--- Quoted text ---
—————

# Data Preparation for Flair

Our NER dataset is not automatically supported by Flair, so we'll need to format it properly ([more info](https://github.com/flairNLP/flair/blob/master/resources/docs/TUTORIAL_6_CORPUS.md#reading-your-own-sequence-labeling-dataset)).

Create text files for train, validation, and test sets:

In [50]:
import pandas as pd
import numpy as np

# Load the dataset
ner_dataset = pd.read_csv('/Users/julia/Datasets/ner_corpus/ner_dataset.csv', 
    encoding='latin1', on_bad_lines='warn', low_memory=False)

# The dataset row of every sentence's ending word should be empty, to comply with Flair's format
indices_sent_end = ner_dataset[ner_dataset['Sentence #'].notnull()].index - 1
ner_dataset.loc[indices_sent_end[1:]] = ['', '', '', '']

# Remove the 'Sentence #' column, to comply with Flair's format
ner_dataset = ner_dataset.drop(labels='Sentence #', axis=1)

# Train-validation-test split (80/10/10)
train_df = ner_dataset[:838862]
valid_df = ner_dataset[838862:943743]
test_df = ner_dataset[943743:]
print(f'Splits: Train {len(train_df)/len(ner_dataset)*100:.0f}%, Validation {len(valid_df)/len(ner_dataset)*100:.0f}%, Test {len(test_df)/len(ner_dataset)*100:.0f}%')

# Save to text files
np.savetxt('/Users/julia/Datasets/ner_corpus/ner_flair_train.txt', train_df.values, fmt='%s')
np.savetxt('/Users/julia/Datasets/ner_corpus/ner_flair_valid.txt', valid_df.values, fmt='%s')
np.savetxt('/Users/julia/Datasets/ner_corpus/ner_flair_test.txt', test_df.values, fmt='%s')

—————

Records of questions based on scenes
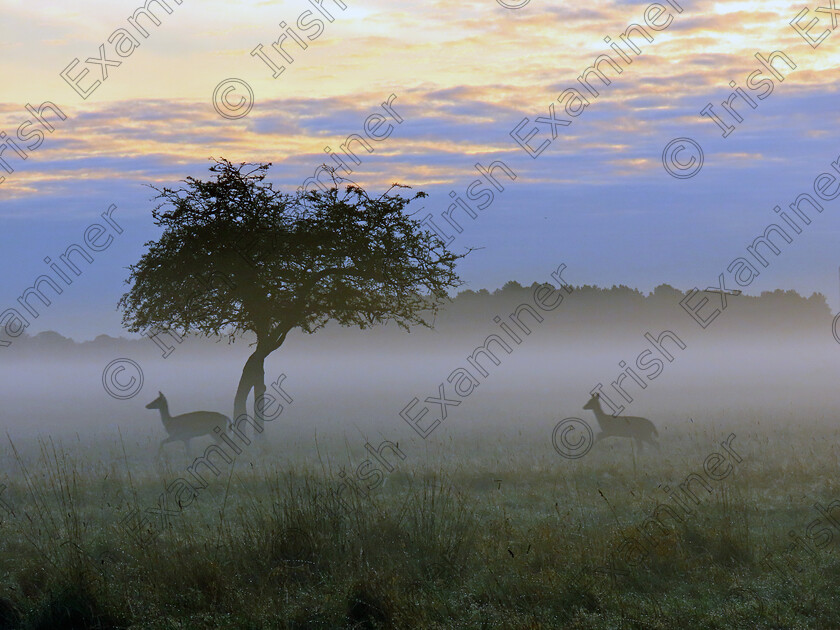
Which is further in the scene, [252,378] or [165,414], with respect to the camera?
[252,378]

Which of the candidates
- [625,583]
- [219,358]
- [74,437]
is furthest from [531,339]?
[625,583]

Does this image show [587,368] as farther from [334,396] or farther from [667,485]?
[667,485]

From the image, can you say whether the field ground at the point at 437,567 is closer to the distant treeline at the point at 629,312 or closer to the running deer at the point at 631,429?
the running deer at the point at 631,429

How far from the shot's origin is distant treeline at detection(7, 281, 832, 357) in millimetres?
97250

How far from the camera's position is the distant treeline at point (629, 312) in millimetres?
A: 97250

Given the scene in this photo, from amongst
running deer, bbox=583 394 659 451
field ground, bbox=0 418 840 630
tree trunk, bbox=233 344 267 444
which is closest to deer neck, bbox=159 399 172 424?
tree trunk, bbox=233 344 267 444

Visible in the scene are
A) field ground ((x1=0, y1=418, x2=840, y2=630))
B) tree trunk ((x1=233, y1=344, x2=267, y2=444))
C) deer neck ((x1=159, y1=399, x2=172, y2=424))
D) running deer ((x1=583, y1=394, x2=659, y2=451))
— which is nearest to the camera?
field ground ((x1=0, y1=418, x2=840, y2=630))

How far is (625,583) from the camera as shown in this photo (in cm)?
972

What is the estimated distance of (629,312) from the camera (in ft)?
324

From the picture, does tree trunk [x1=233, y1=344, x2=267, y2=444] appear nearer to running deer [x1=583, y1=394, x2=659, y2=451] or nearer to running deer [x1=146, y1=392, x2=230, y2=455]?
running deer [x1=146, y1=392, x2=230, y2=455]

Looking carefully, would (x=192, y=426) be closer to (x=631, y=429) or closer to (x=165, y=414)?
(x=165, y=414)

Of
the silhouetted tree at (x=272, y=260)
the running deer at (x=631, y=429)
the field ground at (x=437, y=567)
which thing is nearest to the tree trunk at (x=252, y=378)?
the silhouetted tree at (x=272, y=260)

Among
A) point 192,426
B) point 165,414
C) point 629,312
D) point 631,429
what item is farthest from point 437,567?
point 629,312

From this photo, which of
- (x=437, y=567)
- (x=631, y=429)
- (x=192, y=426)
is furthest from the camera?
(x=192, y=426)
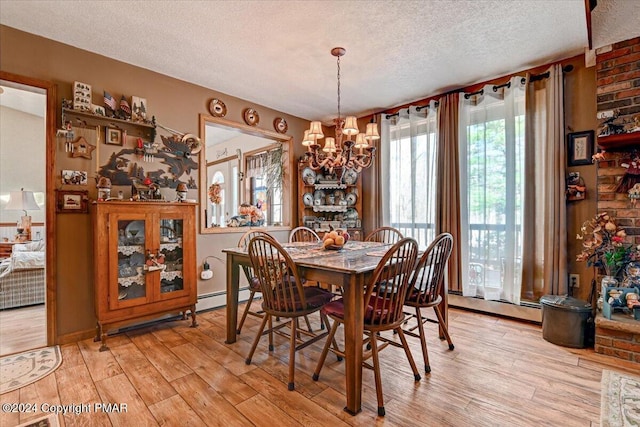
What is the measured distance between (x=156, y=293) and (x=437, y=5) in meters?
3.38

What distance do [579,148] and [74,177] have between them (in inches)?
186

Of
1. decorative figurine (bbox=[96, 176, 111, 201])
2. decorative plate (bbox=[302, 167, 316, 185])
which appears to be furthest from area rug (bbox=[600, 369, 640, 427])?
decorative figurine (bbox=[96, 176, 111, 201])

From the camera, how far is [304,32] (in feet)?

—————

--- To-do list ---
1. Answer these from the Flair data preparation text:
(a) Which encoding is passed when the dataset is loaded?
(b) Which column is dropped to comply with Flair's format?
(c) What proportions does the train-validation-test split use?
2. Write the next part of the Flair data preparation text, picking up after its final line of code.

--- Replies ---
1.
(a) latin1
(b) 'Sentence #'
(c) 80/10/10

2.
Splits: Train 80%, Validation 10%, Test 10%


Read in text files to Flair:

In [51]:
from flair.data import Corpus
from flair.datasets import ColumnCorpus

# Columns in the text files
columns = {0: 'text', 1: 'pos', 2: 'ner'}

# Data folder in which train, test and dev files reside
data_folder = '/Users/julia/Datasets/ner_corpus'

# Initialize a corpus using column format, data folder and the names of the train, dev and test files
corpus: Corpus = ColumnCorpus(data_folder, columns,
                              train_file='ner_flair_train.txt',
                              dev_file='ner_flair_valid.txt')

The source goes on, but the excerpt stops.